begin Text shown

Sarah Childs

Sarah (she/her) joined the University of Edinburgh in May 2022, following a long period at the University of Bristol, and shorter spells at Birkbeck and Royal Holloway, University of London. With a degree in Politics from Sussex University, and a Master's in Women's Studies from York, Sarah studied for her PhD part-time, taking 7 years to complete her thesis. Sarah Childs joined the University of Edinburgh in May 2022. Her research centres on the theory and practice of women's political representation, gender and political parties, parliaments and institutional change. Childs latest book Feminist Democratic Representation (co-authored with Karen Celis) was published by OUP in 2020, and jointly won the PSA W.J.M. MacKenzie book prize in 2022. Childs is also author of The Good Parliament Report, 2016, which followed a secondment to the UK House of Commons. She is finalising her new book, Designing and Building Feminist Institutions, which will be published in 2023.

Key research interest include:

  • Political representation
  • Gender and parliaments
  • Political parties
  • British Politics
  • Feminism and democracy
  • Feminist institutionalism

Current and Notable research public/ publications:

  • The author of four research monographs (New Labour’s Women MPs, 2004; Women and British Party Politics, 2008; and Sex Gender and the Conservative Party, with Paul Webb, 2012), her most recent, award-winning book is Feminist Democratic Representation (2020, with Karen Celis).

end Text shown
begin Data entries

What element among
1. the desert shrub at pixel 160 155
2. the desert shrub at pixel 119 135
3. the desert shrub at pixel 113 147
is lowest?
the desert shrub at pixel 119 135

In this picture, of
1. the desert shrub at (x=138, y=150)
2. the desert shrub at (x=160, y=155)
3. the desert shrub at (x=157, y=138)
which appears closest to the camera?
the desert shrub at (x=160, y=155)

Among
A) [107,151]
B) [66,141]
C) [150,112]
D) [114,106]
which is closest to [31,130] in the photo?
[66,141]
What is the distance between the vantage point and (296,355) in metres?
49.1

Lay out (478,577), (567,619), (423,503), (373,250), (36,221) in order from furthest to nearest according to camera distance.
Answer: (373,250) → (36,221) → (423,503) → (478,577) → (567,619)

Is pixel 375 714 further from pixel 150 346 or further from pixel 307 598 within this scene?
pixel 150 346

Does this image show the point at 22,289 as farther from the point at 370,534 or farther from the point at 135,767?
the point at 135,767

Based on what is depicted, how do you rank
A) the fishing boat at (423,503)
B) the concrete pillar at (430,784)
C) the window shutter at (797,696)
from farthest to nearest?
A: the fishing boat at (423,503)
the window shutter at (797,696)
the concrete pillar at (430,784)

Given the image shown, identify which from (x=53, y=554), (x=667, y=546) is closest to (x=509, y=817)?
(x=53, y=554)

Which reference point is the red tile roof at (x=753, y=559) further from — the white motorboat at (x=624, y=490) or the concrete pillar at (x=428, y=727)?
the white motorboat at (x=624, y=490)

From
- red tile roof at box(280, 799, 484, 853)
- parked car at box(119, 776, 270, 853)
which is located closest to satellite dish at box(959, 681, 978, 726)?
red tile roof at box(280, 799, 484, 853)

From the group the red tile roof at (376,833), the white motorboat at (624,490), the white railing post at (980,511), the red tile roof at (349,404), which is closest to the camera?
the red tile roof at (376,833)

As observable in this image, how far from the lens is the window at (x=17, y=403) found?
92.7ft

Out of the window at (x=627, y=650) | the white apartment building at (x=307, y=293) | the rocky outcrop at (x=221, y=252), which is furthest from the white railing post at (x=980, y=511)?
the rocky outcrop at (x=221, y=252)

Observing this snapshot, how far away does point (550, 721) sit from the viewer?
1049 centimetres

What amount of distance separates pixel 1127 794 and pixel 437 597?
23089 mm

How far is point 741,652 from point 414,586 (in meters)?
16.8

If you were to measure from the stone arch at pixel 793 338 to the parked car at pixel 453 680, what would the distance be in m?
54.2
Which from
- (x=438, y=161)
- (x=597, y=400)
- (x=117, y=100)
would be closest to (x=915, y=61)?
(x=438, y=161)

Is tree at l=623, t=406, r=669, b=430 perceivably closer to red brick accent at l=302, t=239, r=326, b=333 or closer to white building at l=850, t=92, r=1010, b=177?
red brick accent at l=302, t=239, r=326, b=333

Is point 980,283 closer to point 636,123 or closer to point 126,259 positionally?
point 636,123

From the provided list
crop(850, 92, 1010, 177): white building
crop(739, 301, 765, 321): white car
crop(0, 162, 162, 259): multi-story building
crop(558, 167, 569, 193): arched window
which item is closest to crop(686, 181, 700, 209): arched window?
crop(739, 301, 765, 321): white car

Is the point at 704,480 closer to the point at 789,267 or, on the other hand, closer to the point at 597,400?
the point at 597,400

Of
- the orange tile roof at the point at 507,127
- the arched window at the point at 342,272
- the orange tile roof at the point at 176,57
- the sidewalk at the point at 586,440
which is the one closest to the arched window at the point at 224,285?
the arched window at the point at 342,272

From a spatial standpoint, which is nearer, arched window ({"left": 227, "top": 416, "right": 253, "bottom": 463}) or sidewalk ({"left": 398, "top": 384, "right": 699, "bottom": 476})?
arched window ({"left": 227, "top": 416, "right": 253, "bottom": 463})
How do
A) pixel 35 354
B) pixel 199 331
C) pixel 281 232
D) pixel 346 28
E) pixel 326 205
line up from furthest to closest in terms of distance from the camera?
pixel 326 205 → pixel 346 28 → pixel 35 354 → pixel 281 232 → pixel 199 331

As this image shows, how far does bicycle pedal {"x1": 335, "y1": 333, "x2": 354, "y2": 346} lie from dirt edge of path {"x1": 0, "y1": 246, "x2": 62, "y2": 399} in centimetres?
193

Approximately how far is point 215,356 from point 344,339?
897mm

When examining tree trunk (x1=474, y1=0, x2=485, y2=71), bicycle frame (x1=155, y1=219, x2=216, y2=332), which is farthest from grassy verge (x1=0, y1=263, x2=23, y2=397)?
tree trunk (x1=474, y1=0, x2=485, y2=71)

end Data entries

Written request: In the profile of Sarah Childs, put this sentence into Spanish: "Her research centres on the theory and practice of women's political representation, gender and political parties, parliaments and institutional change." The lines have nothing to do with the text.

Final result: Su investigación se centra en la teoría y la práctica de la representación política de las mujeres, el género y los partidos políticos, los parlamentos y el cambio institucional.